SELECTION.
'''
An interesting case was recently filed in the Federal District Court in the Northern District of Illinois. Call it: The Case of the Phantom Copyrights. On February 14, 2013, noted Sherlock Holmes scholar, Professor Leslie S. Klinger, filed a declaratory judgment suit against the estate of the late Sir Arthur Conan Doyle (the original author of the Sherlock Holmes books), asking the court to acknowledge that the characters of Holmes and Watson are in the public domain and as such are no longer protected by copyright in the U.S. At issue is whether or not the Conan Doyle estate can prevent a third party (in this case, Professor Klinger) from writing stories, movies or other creative works featuring the Sherlock Holmes and Watson characters made famous in the original Conan Doyle works.
Conan Doyle wrote a total of four novels and fifty-six short stories featuring the famous detective. These stories first appeared in publication in 1887. The copyrights in all of Conan Doyle’s works expired in the United Kingdom in 1980 and are public domain there. The issue in the case is the status of the copyrights under U.S. law. The length of the term of copyright protection under U.S. law is somewhat complex as a result of the interplay between the old Copyright Act of 1909 (which had a fixed set of two copyright terms of 28 years each and applied to works first created prior to January 1, 1978) and the current Copyright Act of 1976 (which created a new “life of author plus” method for determining the copyright term and applies to all works first created after January 1, 1978). For pre-1978 works, U.S. copyright law provides that all works published in the United States prior to 1923 are now in the public domain, and that is not in dispute because the maximum 56 years of copyright protection expired. However, for pre-1978 works that were published after 1923 but before 1963, if the copyright was registered, the Copyright Act of 1976 provides that its term lasts for 95 years.
'''
TASKS TO PERFORM.
- 1) In the text on the Sherlock Holmes copyrights, rewrite the portion between "An interesting case" and "Conan Doyle works.", inclusive, changing "estate" to "heirs".
- 2) Continue the text on the Sherlock Holmes copyrights from its final sentence.

PROVIDED RECORDS.
'''
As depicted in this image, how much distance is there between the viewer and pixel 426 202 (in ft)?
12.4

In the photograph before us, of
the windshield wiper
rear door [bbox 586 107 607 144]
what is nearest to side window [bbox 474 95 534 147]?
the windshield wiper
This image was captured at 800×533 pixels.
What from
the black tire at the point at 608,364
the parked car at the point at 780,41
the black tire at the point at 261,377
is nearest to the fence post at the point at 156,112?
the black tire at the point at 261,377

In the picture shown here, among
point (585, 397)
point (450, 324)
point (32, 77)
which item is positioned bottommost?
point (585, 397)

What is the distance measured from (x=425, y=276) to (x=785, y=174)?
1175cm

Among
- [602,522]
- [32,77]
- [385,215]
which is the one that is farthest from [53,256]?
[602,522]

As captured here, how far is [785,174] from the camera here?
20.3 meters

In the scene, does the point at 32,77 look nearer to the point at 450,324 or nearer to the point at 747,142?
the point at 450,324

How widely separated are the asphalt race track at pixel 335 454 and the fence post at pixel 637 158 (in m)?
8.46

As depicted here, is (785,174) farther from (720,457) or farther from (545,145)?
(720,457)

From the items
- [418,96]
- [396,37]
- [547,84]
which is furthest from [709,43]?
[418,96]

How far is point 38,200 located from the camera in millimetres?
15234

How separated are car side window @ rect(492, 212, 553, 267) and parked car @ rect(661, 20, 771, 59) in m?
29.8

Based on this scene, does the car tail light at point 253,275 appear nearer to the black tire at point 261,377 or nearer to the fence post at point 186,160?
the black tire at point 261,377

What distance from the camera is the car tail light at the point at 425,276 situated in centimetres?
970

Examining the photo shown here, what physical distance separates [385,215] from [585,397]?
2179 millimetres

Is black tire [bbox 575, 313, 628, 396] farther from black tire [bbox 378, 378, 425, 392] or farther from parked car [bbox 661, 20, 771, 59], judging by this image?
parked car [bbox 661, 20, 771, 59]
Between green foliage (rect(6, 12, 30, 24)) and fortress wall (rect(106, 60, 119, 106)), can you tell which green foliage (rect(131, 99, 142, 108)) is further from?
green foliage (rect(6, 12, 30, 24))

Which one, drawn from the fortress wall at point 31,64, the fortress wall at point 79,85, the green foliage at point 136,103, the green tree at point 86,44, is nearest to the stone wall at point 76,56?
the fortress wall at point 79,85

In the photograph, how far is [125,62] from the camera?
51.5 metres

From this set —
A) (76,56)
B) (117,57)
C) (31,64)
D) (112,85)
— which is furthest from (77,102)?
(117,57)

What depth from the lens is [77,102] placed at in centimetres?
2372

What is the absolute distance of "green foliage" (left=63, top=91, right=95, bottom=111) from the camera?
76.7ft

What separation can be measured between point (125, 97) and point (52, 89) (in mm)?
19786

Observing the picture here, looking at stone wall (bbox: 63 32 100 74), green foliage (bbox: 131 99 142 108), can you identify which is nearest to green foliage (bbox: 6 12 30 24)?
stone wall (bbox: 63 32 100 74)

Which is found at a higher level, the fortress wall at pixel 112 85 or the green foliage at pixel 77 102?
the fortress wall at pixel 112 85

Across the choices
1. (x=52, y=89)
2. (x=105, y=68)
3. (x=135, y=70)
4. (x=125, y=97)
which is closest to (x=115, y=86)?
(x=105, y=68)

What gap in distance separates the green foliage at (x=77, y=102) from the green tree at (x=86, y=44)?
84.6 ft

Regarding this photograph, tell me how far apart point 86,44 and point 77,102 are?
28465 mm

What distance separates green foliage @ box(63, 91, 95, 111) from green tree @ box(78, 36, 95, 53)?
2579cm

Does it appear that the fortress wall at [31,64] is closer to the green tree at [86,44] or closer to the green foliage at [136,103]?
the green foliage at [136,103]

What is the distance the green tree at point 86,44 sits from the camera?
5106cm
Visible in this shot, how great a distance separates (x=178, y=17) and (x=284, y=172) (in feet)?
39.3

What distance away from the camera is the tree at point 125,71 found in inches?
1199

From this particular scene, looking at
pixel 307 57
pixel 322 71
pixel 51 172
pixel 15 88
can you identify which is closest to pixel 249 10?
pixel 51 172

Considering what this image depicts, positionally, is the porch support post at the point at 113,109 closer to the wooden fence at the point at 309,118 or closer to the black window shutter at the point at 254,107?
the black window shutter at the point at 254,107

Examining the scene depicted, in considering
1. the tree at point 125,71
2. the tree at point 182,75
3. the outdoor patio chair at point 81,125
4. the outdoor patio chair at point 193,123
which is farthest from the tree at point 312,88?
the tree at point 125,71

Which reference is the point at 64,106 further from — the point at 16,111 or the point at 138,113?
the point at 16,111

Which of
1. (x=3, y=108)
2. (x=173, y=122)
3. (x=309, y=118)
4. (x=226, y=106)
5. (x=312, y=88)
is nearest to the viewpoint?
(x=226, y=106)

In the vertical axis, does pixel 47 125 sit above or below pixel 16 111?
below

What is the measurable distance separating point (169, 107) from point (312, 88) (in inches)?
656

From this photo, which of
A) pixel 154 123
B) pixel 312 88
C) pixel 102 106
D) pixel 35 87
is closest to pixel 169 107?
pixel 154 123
'''
WRITTEN ANSWERS.
- 1)
An interesting case was recently filed in the Federal District Court in the Northern District of Illinois. Call it: The Case of the Phantom Copyrights. On February 14, 2013, noted Sherlock Holmes scholar, Professor Leslie S. Klinger, filed a declaratory judgment suit against the heirs of the late Sir Arthur Conan Doyle (the original author of the Sherlock Holmes books), asking the court to acknowledge that the characters of Holmes and Watson are in the public domain and as such are no longer protected by copyright in the U.S. At issue is whether or not the Conan Doyle heirs can prevent a third party (in this case, Professor Klinger) from writing stories, movies or other creative works featuring the Sherlock Holmes and Watson characters made famous in the original Conan Doyle works.

- 2)
The Conan Doyle estate admits that those Sherlock Holmes works published prior to 1923 (which are the overwhelming majority of the works) now are in the public domain under U.S. law. However, the estate bases its copyright ownership claims on the fact that it registered the copyright to The Case Book (which was published in the United States in 1927) in 1981 and, therefore, is subject to the 95 year copyright term. That 95 year copyright term on The Case Book is set to expire in 2023.
The legal issue at hand is the right of the Conan Doyle estate to insist that anyone writing a modern “Sherlock Holmes” story must obtain a license from them on the basis that the characters from the original works are protected by the unexpired copyright which applies to the later works. Over the years, there have been many parties who have created works based on the characters from the original works. Examples include the Robert Downey, Jr. films over the past couple of years and the new television series, Elementary. In many cases, parties desiring to create new works, such as those productions, have agreed to obtain licenses from the Conan Doyle estate (largely, I believe, as a form of “insurance policy” against a suit). However, Professor Klinger has refused to obtain such a license because he believes that the characters created in the first Sherlock Holmes works are now in the public domain and free for all to use.
As I previously noted in my February 20, 2013 blawg post, the owner of a copyright under U.S. law actually owns a “bundle” of rights. Included within this bundle is the right to prepare derivative works based upon the original work. However—and this is a critical point—the copyright in a derivative work only extends to the portion changed or added to the original work. For example, if I were to write a musical arrangement of The Star Spangled Banner, I would own a copyright in that arrangement. As such, I would have the right to prevent another party from copying my arrangement. That right would not extend, however, to preventing someone else from copying the original piece and doing their own arrangement.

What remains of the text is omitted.